Answer
The graph of $y=4x^{2/5}-2x$ does not have any vertical tangents anywhere.
Work Step by Step
$$y=f(x)=4x^{2/5}-2x$$
a) The graph is enclosed below. It does not seem to have any vertical tangents, even at the origin, because as we see from the introduction that the graph of $y=x^{2/3}$ does not have a vertical tangent at the origin.

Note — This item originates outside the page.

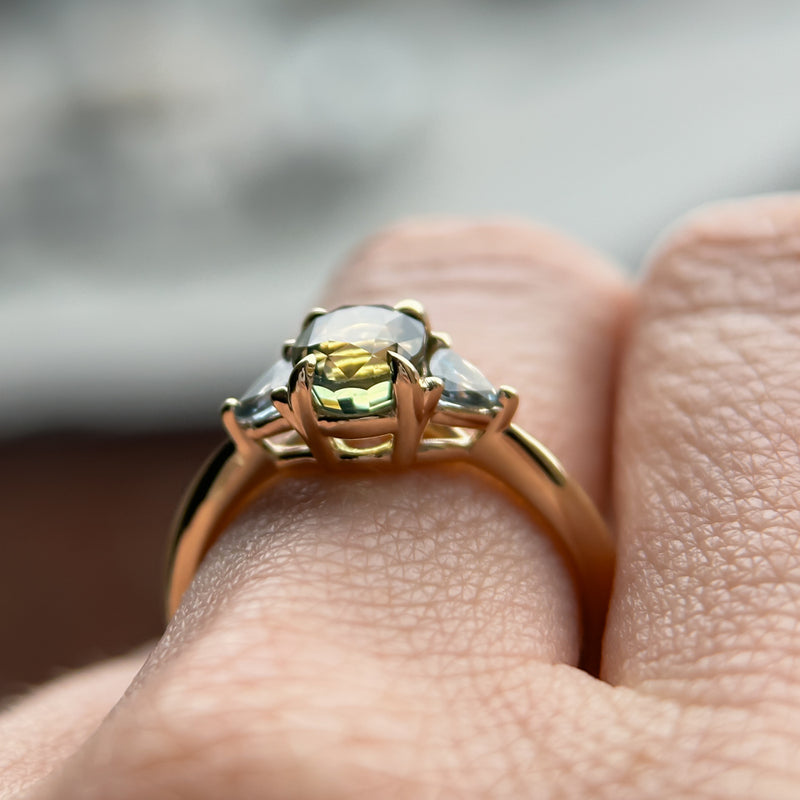 1.61ct Oval Madagascar Parti Sapphire and Trillion Sapphire Three Stone Low Profile Ring in 14k Yellow Gold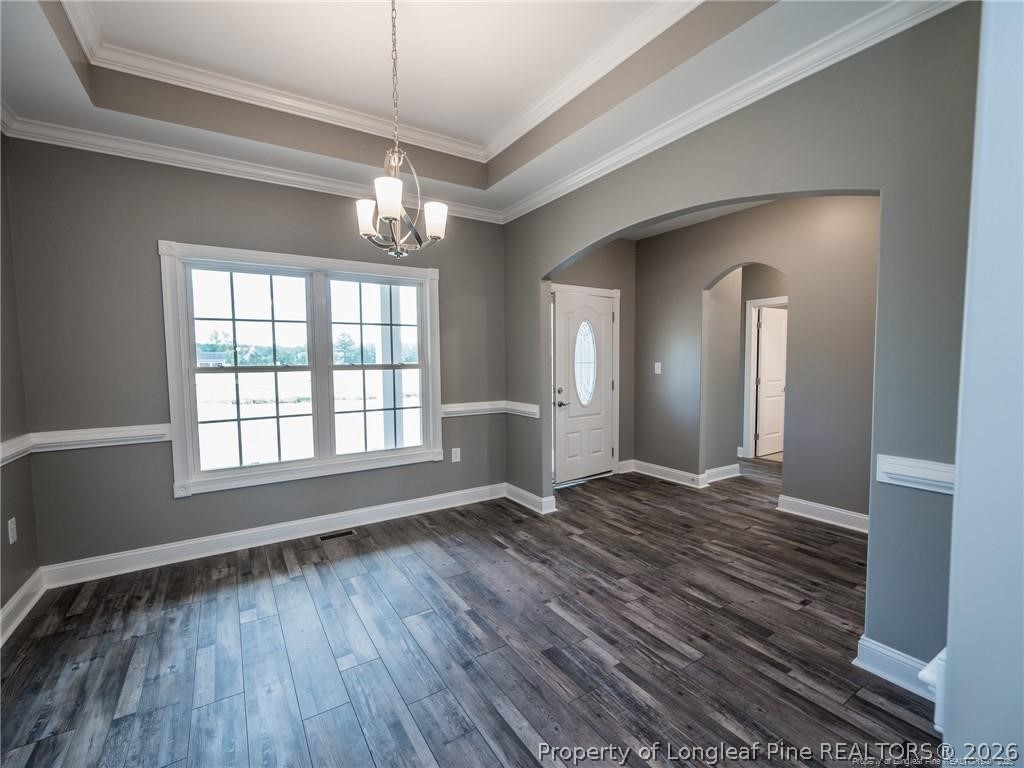 1102 West Carthage Road Lumberton, NC 28360 - Photo 16 of 41 a view of an empty room with wooden floor and a window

b) The graph of $f(x)$ has a vertical tangent at $x$ when
1) $f$ is continuous at $x$
2) $$f′(x)=\lim_{h\to0}\frac{f(x+h)−f(x)}{h}=\pm\infty$$
Here, we can see that:
$$f′(0)=\lim_{h\to0}\frac{f(h)−f(0)}{h}=\lim_{h\to0}\frac{(4h^{2/5}-2h)-(4\times0^{2/5}-2\times0)}{h}$$
$$f'(0)=\lim_{h\to0}\frac{4h^{2/5}-2h}{h}=\lim_{h\to0}\Big(\frac{4}{h^{3/5}}-2\Big)$$
As $h\to0^+$, $h^{3/5}\to0^+$, so $\frac{4}{h^{3/5}}\to\infty$ and $\lim_{h\to0^+}(\frac{4}{h^{3/5}}-2)=\infty$
As $h\to0^-$, $h^{3/5}\to0^-$, so $\frac{4}{h^{3/5}}\to-\infty$ and $\lim_{h\to0^-}(\frac{4}{h^{3/5}}-2)=-\infty$
This means $\lim_{h\to0}(\frac{4}{h^{3/5}}-2)$ does not exist. Therefore, as predicted, $f$ does not have a vertical tangent at the origin.